- Work instructions:
• 1. In the interview on the Baath Party and the Iraqi resistance, when was the National and Islamic Patriotic Front created?
• 2. Pick up the interview on the Baath Party and the Iraqi resistance after its final sentence and continue it.

The most important changes in the Baath have to do with its politics, not its ideology, which is comprehensive and mature. The Baath is considered an integral part of the Iraqi national movement, part of the popular political movement in the country and an essential part of the Iraqi Resistance. The idea of a single party and singular leadership — of a centralist regime — has disappeared from the thinking of the party and its current policy. Therefore, the Baath looks to the future of the Iraqi state — after the departure of the occupiers — as a pluralistic and democratic state that respects human rights and freedoms; a secular and civic state that has the best relations with every country in the world, including the United States were its government to recognize the rights of Iraq as [expressed] in the programme for liberation and independence [of the Iraqi resistance] [2].
As Baathists, our efforts in the past two or three years have been oriented, on the ground, towards convergence in policy with other currents involved in the struggle against the occupation.

Q: What type of relation is there between the Baath Party and other currents of the resistance?
A: The Baath Party forms part of the National and Islamic Patriotic Front, which is a political structure that was created in the autumn of 2005 [3]. Recently, a new military front was born, the High Command of Combat and Liberation of Iraq, lead by resistance companion Izzat Ibrahim Ad-Duri, which includes 22 patriotic, nationalist and moderate (not Salafists) and Baathist groups [4]. It is proper to say that the majority of the members of this front are Baathist; it includes forces from different independent tendencies; nationalists or patriotic Islamists that believe in the liberation of Iraq and the unity of Iraq [5].
Clearly, we are in a process of convergence of the civil, political and military resistance against the occupation and the political process imposed by the occupiers, and we hope to take new steps in the coming months. A call for a meeting (in Syria) in July had to be cancelled for reason of the international situation.

Q: Does the Iraqi Resistance include factions of Al-Qaeda? Do you consider Al-Qaeda in Iraq as a resistance organization?
A: No, absolutely not. Al-Qaeda is totally separate from the Baath Party and from the patriotic Iraqi Resistance in all its formations. Al-Qaeda did not exist in Iraq before the occupation, which means, that the occupation is responsible for the emergence of the organization, Al-Qaeda in Iraq. For a fact we can say that Al-Qaeda is a creation of the United States.
The Iraqi Resistance has no relation with Al-Qaeda, which has its own vision, strategy, purposes and resources. It has perpetrated international attacks — Spanish society also was struck hard by the terrorist operations perpetrated by Al-Qaeda or its allies and partisans [in Madrid, 11 March 2004]. One part of the assassinations that are now taking place in Iraq are executed by Al-Qaeda and another part by the militias and death squads linked to the political parties [invested in the US-imposed political process and] related to the occupation, but which also count on the assistance of Iran through its intervention in Iraq.

- Records supplied:
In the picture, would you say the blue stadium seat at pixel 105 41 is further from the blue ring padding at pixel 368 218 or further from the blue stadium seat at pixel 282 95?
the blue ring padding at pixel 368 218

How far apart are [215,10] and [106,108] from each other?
--
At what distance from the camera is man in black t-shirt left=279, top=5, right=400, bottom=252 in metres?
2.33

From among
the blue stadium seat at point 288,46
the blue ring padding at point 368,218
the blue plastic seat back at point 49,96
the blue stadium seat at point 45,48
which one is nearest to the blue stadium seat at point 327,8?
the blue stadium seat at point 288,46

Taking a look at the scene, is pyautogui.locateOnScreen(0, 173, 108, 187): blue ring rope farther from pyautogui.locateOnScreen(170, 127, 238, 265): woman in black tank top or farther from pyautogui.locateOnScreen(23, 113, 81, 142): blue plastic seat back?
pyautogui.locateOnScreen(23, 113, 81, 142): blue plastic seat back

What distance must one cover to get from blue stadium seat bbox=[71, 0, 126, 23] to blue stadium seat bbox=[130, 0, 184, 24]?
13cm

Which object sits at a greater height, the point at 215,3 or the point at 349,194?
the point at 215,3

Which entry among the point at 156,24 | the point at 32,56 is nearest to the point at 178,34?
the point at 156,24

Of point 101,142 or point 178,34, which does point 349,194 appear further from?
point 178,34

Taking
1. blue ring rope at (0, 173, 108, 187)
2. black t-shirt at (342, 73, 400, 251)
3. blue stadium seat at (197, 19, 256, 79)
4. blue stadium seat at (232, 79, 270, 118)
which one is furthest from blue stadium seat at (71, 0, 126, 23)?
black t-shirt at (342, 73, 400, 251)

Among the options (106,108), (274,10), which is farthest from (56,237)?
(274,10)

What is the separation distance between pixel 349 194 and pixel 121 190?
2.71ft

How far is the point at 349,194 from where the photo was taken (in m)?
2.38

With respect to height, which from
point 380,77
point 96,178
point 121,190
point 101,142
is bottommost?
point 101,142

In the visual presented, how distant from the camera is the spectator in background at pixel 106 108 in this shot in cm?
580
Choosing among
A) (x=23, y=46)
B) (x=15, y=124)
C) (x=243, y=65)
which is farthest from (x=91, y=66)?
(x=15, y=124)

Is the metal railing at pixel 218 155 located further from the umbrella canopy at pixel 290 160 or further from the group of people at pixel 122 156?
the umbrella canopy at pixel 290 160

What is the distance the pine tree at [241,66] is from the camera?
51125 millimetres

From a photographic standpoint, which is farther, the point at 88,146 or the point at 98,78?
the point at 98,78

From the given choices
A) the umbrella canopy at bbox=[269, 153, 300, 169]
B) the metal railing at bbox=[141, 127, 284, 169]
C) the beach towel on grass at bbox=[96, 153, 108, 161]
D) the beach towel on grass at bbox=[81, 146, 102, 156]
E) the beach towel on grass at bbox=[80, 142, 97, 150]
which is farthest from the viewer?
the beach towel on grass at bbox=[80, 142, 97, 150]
==
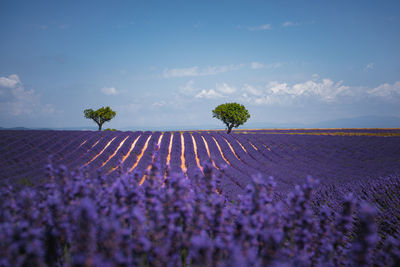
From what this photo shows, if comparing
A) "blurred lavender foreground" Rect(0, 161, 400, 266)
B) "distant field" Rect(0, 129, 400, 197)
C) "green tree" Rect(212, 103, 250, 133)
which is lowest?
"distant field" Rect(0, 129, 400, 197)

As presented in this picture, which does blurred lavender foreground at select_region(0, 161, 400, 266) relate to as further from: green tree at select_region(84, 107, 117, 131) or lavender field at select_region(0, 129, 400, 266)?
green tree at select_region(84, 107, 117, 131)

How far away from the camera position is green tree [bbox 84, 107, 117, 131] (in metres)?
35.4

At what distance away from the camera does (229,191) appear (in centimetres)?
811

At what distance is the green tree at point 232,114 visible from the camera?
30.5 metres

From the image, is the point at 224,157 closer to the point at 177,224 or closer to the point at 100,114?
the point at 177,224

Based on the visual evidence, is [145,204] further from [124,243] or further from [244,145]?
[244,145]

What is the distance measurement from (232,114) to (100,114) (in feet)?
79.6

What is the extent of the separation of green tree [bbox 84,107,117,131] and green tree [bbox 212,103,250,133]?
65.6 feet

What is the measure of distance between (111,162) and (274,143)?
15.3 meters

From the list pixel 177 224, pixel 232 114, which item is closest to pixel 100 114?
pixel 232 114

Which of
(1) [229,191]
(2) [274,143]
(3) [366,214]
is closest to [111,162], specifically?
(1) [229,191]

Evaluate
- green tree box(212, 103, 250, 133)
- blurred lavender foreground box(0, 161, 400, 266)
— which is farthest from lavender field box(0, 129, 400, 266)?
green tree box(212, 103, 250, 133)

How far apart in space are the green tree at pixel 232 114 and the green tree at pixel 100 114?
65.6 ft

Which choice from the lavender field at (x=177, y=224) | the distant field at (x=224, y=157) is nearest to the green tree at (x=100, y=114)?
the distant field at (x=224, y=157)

- Answers to the tasks:
• 1. In the autumn of 2005.

• 2.
Therefore, there is a difference between the operations of Al-Qaeda and the national popular Iraqi Resistance, whose objective is to protect the Iraqis and give them back their dignity and independence, and restore the sovereignty of their country. The objective of the Iraqi Resistance is to achieve a total liberation. The liberation that the Baath Party and all the patriotic forces of the resistance defend is liberation from the yoke of occupation, which implies the liberation of all Iraq from all the negative consequences of the occupation. We don’t fight the Americans for being Americans, like Al-Qaeda does, but because we reject their presence in our country. When the occupiers leave Iraq we will establish a national democratic, multiparty system, based on free elections; a regime in which all Iraqis that believe in collective rights will participate. And we will have normal and positive relations with all countries of the world, including the US.

Q: According to some media and US military commanders in Iraq, tribal leaders are fighting against Al-Qaeda in cooperation with the Americans. Do you agree with this approach?
A: First of all, when tribes fight against this terrorist organization, they do not do it for the sake of the Americans, or to defend them, but because the Iraqis reject [religious and social] extremism and terrorism [6]. These tribes are fighting against Al-Qaeda because they believe in patriotic thought, nationalist and humanist, and in [civil] tolerance.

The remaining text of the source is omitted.